Delacroix’s Influence: The Rise of Modern Art from Cézanne to van Gogh

Delacroix’s Influence

Delacroix’s Influence

Above: Eugène Delacroix, Self Portrait, ca. 1850, Oil on canvas, The Uffizi, Florence
Top: Eugène Delacroix, Lion Hunt (detail), 1861, Oil on canvas, Art Institute of Chicago

Exhibition Overview

He was the engine of revolution that helped transform French painting of the 19th century. And the younger generation, from Degas to van Gogh, scrambled to keep pace. At his death in 1863, Eugène Delacroix was the most revered artist in Paris. This ground-breaking exhibition will investigate how this last painter of the Grand Style was also one of Europe’s first modern masters.

In addition to works by Delacroix, the exhibition will spotlight paintings by Cézanne, van Gogh, Gauguin, Renoir, and others, many of them on loan from international museums. Themes explored include Orientalism; color theory; religious and history painting at a crossroads; beasts, flowers, and aestheticism; and the artist’s own unpublished “Dictionary of Art.”

__MATERIALS PROVIDED__.
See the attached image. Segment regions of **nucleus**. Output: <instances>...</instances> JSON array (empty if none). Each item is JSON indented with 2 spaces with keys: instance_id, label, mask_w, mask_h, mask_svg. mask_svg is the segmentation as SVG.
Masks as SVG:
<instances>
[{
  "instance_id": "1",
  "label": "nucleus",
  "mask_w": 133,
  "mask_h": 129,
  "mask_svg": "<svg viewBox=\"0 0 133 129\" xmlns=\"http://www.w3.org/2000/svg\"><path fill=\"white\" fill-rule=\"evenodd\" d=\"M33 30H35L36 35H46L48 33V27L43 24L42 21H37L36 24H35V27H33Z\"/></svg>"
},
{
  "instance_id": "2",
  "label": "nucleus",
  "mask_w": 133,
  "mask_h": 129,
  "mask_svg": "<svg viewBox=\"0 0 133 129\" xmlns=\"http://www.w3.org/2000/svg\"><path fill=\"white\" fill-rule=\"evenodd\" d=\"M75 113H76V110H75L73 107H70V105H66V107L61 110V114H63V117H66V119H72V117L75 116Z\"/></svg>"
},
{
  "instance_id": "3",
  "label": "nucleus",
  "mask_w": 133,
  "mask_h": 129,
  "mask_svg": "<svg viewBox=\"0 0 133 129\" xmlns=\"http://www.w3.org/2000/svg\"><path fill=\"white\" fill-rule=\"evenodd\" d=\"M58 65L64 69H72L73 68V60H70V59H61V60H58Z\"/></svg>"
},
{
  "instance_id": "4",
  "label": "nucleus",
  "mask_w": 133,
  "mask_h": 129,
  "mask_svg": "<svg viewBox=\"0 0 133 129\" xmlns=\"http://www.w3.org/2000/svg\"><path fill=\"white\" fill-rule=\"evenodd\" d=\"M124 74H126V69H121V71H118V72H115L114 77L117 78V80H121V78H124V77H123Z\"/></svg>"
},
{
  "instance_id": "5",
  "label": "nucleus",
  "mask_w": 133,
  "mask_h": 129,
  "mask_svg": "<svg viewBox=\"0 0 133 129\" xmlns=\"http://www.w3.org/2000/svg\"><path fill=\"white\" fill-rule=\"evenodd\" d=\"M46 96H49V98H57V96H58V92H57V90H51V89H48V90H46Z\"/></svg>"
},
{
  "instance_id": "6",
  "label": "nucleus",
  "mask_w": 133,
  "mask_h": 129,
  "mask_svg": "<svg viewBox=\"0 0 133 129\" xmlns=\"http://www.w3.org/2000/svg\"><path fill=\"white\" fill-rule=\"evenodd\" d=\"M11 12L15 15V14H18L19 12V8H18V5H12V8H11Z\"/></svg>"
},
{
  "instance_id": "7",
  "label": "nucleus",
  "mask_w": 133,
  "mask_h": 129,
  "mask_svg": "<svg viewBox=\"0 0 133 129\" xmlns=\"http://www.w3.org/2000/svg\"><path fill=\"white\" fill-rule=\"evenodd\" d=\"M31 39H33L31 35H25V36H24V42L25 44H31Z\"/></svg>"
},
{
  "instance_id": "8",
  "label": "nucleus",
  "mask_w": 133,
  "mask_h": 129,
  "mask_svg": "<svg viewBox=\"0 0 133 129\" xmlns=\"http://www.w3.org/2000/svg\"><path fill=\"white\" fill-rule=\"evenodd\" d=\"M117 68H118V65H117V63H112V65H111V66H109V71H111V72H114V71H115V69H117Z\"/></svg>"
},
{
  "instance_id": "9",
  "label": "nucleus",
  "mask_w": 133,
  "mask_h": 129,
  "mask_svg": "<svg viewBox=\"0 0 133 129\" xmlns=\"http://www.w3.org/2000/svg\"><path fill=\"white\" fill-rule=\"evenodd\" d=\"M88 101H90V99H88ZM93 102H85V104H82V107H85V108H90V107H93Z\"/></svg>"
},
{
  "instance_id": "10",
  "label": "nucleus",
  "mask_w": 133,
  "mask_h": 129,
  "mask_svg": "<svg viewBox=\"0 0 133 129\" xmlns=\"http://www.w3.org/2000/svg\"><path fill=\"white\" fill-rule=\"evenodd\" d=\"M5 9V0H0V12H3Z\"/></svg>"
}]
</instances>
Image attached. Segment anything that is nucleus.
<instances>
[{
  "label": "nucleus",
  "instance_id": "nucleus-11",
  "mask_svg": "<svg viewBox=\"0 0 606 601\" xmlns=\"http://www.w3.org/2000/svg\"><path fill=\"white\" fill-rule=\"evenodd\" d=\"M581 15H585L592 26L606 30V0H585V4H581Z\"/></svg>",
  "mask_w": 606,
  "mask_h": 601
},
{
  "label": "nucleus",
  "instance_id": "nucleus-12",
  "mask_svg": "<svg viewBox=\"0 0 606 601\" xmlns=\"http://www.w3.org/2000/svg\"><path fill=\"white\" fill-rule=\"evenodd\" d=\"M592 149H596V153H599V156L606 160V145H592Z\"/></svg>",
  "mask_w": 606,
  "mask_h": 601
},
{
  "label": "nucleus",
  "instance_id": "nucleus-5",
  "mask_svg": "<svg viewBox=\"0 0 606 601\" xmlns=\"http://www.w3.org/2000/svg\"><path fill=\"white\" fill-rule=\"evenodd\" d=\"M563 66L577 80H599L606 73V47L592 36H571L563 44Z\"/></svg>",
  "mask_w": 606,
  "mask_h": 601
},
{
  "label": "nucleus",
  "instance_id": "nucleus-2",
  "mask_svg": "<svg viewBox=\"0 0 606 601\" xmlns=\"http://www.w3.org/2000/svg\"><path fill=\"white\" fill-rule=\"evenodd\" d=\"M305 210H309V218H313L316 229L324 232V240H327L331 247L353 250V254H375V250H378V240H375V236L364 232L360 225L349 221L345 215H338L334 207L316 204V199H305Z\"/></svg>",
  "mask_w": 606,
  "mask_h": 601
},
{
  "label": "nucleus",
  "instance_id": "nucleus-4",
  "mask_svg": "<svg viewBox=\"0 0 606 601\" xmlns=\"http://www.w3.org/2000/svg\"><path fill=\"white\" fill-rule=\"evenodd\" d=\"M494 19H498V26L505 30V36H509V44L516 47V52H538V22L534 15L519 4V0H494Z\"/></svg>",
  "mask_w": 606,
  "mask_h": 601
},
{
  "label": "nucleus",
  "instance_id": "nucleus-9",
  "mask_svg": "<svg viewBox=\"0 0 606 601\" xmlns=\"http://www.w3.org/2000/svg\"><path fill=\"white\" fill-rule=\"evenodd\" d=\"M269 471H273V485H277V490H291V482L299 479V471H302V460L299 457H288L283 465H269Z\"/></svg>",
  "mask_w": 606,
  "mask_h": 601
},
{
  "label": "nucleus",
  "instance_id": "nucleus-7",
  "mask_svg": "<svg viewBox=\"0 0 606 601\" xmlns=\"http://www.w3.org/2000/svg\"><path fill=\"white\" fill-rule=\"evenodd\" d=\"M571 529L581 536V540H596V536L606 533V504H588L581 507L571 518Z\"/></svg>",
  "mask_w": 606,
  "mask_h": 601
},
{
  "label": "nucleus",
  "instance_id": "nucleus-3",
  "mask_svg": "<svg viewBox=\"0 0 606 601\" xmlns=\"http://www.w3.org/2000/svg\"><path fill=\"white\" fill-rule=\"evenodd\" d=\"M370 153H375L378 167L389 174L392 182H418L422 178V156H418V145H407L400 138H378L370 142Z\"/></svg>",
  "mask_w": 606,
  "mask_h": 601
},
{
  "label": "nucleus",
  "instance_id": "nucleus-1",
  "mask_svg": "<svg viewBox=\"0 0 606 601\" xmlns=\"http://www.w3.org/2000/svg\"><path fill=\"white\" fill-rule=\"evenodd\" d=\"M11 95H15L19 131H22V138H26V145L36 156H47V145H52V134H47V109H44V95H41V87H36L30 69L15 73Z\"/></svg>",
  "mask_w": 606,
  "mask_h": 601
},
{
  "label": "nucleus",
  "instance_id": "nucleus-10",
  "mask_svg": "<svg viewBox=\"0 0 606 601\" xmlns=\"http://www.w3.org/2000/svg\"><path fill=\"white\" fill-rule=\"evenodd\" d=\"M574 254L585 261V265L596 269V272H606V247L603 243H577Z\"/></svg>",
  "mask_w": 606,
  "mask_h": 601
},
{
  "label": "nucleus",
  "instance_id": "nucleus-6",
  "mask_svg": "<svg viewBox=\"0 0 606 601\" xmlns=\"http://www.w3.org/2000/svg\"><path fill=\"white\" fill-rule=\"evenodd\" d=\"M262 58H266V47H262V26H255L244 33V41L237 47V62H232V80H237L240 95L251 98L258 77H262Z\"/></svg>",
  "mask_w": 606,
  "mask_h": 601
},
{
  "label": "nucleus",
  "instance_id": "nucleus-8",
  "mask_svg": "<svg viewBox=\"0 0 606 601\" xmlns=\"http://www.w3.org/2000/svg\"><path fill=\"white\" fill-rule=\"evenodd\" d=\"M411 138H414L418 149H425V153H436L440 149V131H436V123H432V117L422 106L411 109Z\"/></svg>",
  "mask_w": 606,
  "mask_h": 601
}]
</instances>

__GIVEN PROBLEM A__.
According to the exhibition overview, in what year did Eugène Delacroix die?
__GIVEN PROBLEM B__.
List every line of the records that contains the string "Segment", matching case exactly.
The exhibition overview and the records come from unrelated sources.

__EXERCISE RESPONSE A__.
1863

__EXERCISE RESPONSE B__.
See the attached image. Segment regions of **nucleus**. Output: <instances>...</instances> JSON array (empty if none). Each item is JSON indented with 2 spaces with keys: instance_id, label, mask_w, mask_h, mask_svg. mask_svg is the segmentation as SVG.
Image attached. Segment anything that is nucleus.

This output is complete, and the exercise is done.